HYBRID_SEARCH¶

Run vector search and full-text search together from Spark SQL, then rerank the combined results with reciprocal rank fusion.

Spark Extension Required

HYBRID_SEARCH requires the Lance Spark SQL extension to be enabled. See Spark SQL Extensions for configuration details.

Namespace Tables Required

HYBRID_SEARCH resolves the table argument through a Spark catalog and executes both side queries through the Lance namespace queryTable API. Use a Lance namespace catalog table such as lance.default.documents, not a raw Lance dataset path.

Named Arguments

Named arguments require Spark 3.5 or later. On Spark 3.4, use the positional form.

Basic Usage¶

HYBRID_SEARCH returns the selected table columns plus _distance, _score, and _relevance_score. Rows that only match one side have null for the other side's metric.

SQL

SELECT id, body, _distance, _score, _relevance_score
FROM HYBRID_SEARCH(
    table => 'lance.default.documents',
    query_vector => array(0.12, 0.34, 0.56, 0.78),
    query => 'vector database',
    vector_column => 'embedding',
    search_columns => array('body'),
    columns => array('id', 'body'),
    num_results => 10,
    candidates => 50,
    rrf_k => 60.0
)
ORDER BY _relevance_score DESC;

Positional Form¶

Use positional arguments for simple calls and Spark 3.4 compatibility.

SQL

SELECT *
FROM HYBRID_SEARCH('lance.default.documents', array(0.12, 0.34, 0.56), 'lance', 5);

Arguments¶

Argument	Type	Required	Description
`table`	String	Yes	Catalog table name to search.
`query_vector`	Array numeric literal	Yes	Query vector.
`query` or `search_query`	String	Yes	Full-text query string.
`vector_column`	String	No	Vector column name. Lance defaults to `vector` when omitted.
`search_columns`	Array string literal	No	Text columns to search. When omitted, Lance uses the indexed columns configured for the FTS index.
`num_results`, `limit`, or `k`	Integer	No	Number of final reranked results. Defaults to `10`.
`candidates`, `num_candidates`, or `candidate_count`	Integer	No	Number of rows to fetch from each side before reranking. Defaults to `num_results + offset`. Values below `num_results + offset` are raised to that minimum.
`rrf_k`	Float	No	Reciprocal rank fusion constant. Defaults to `60.0`.
`columns`	Array string literal	No	Output table columns. `_distance`, `_score`, and `_relevance_score` are always included. Use `array('*')` or omit this argument for all table columns.
`filter`	String	No	SQL filter expression evaluated by Lance on both side queries.
`offset`	Integer	No	Number of reranked results to skip after fusion. Defaults to `0`.
`version`	Long	No	Lance table version to search.
`distance_type`	String	No	Distance metric such as `l2`, `cosine`, or `dot`.
`nprobes`, `ef`, `refine_factor`	Integer	No	Vector index search tuning parameters.
`lower_bound`, `upper_bound`	Float	No	Distance bounds.
`bypass_vector_index`, `fast_search`, `prefilter`, `with_row_id`	Boolean	No	Lance query options. `with_row_id` adds `_rowid` to the output.

Reranking¶

Hybrid search performs reciprocal rank fusion in Spark:

_relevance_score = sum(1.0 / (rank + rrf_k))

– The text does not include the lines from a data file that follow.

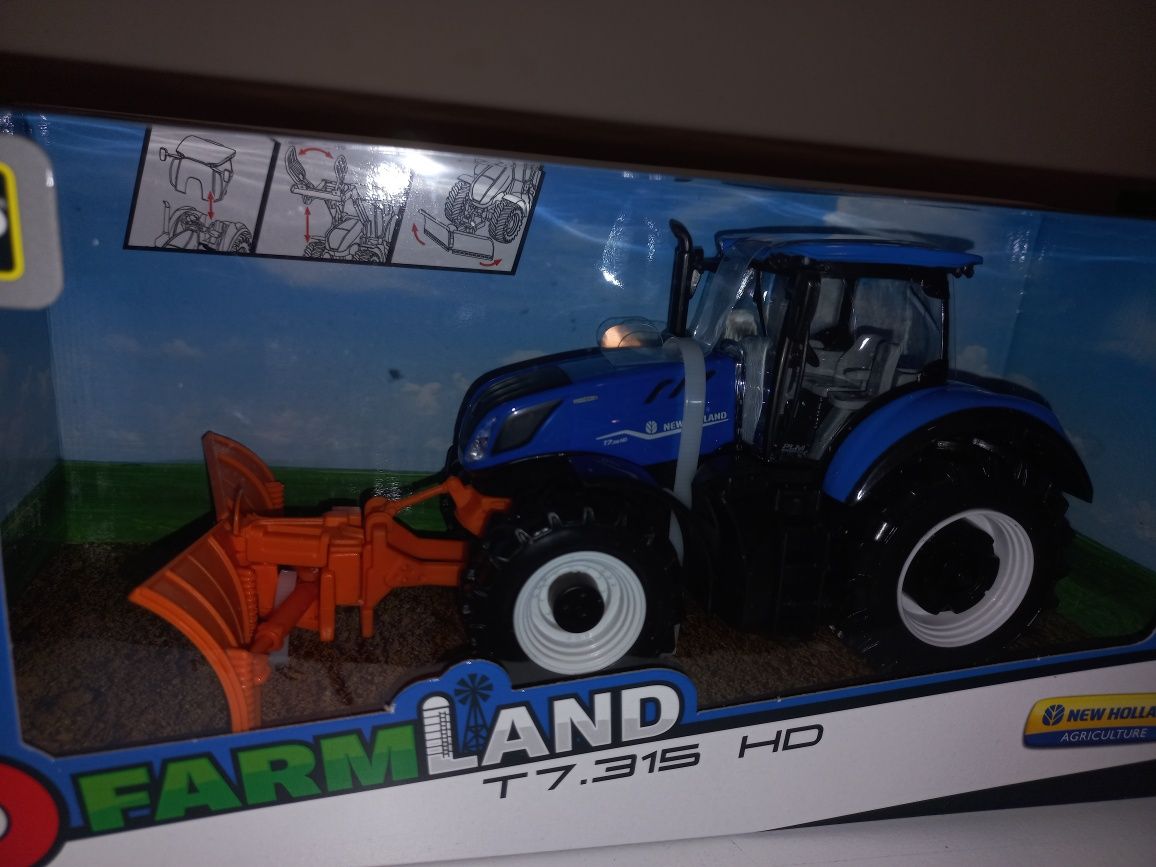 Bburago traktor New Holland,pług śnieżny,skala 1:32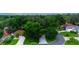 Aerial view of home nestled in a tree-lined neighborhood at 131 Costa Mesa Dr, The Villages, FL 32159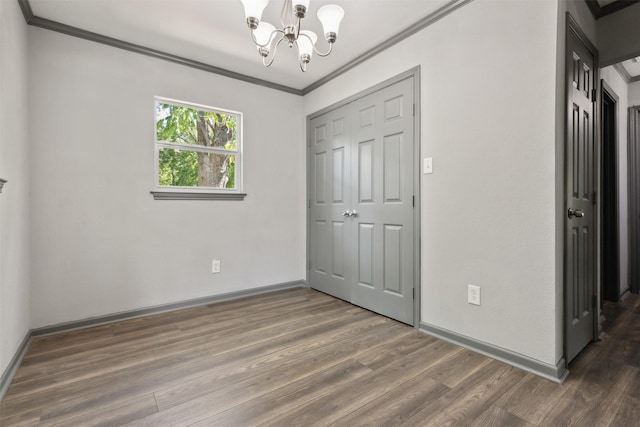 unfurnished bedroom with baseboards, ornamental molding, wood finished floors, an inviting chandelier, and a closet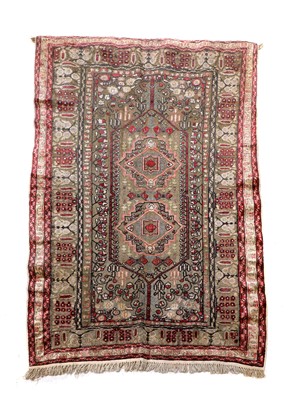 Lot 153 - A Turkish silk and gold-coloured metal rug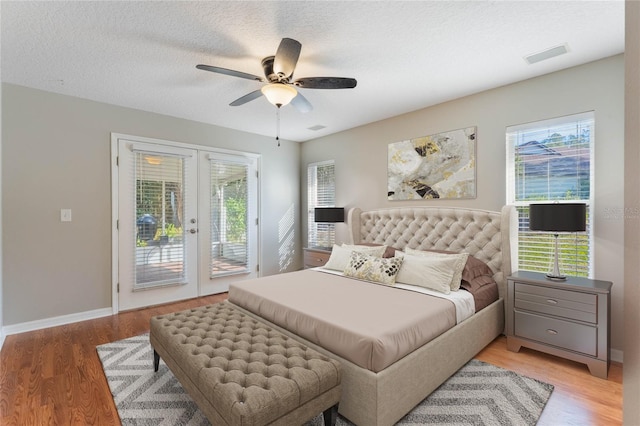 bedroom with multiple windows, access to outside, french doors, and light wood-type flooring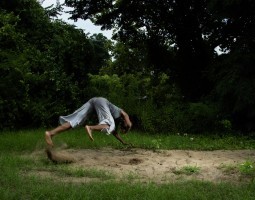 Marguerite Hemmings is surrounded by green trees and grass, pictured mid-air, as if descending to the ground head-first. One arm is outstretched to break the fall while the other arm is bent around their head, and their feet have kicked up the sand behind them.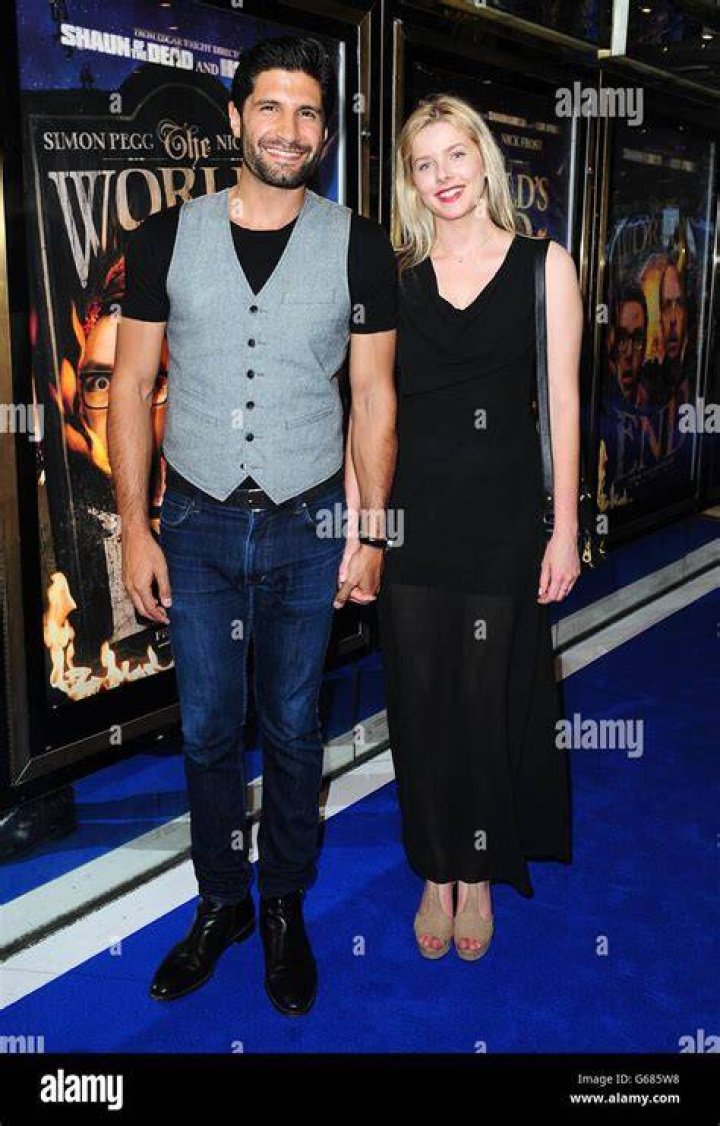 Kayvan Novak and partner Rachael arriving for the world premiere of The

Ranks are zero-based in each side's result set. candidates controls how many rows are fetched from each side before reranking.

Output¶

The result includes the requested table columns plus nullable _distance and _score float columns and a non-null _relevance_score float column. If with_row_id => true, or if _rowid is listed in columns, the result also includes Lance row ids.

Execution¶

Spark plans HYBRID_SEARCH as a DataSource V2 batch read with one input partition. The partition reader issues one vector queryTable request and one full-text queryTable request through the Lance namespace API, merges the two result sets in Spark with reciprocal rank fusion, and returns the final rows. With a REST namespace the two side searches can be handled by the REST server, while the final fusion currently happens in the Spark task.

Validation¶

The Docker integration suite covers HYBRID_SEARCH against the directory namespace and a REST namespace backed by a directory namespace. The Spark Search Docker GitHub Actions workflow runs both backends for pull requests.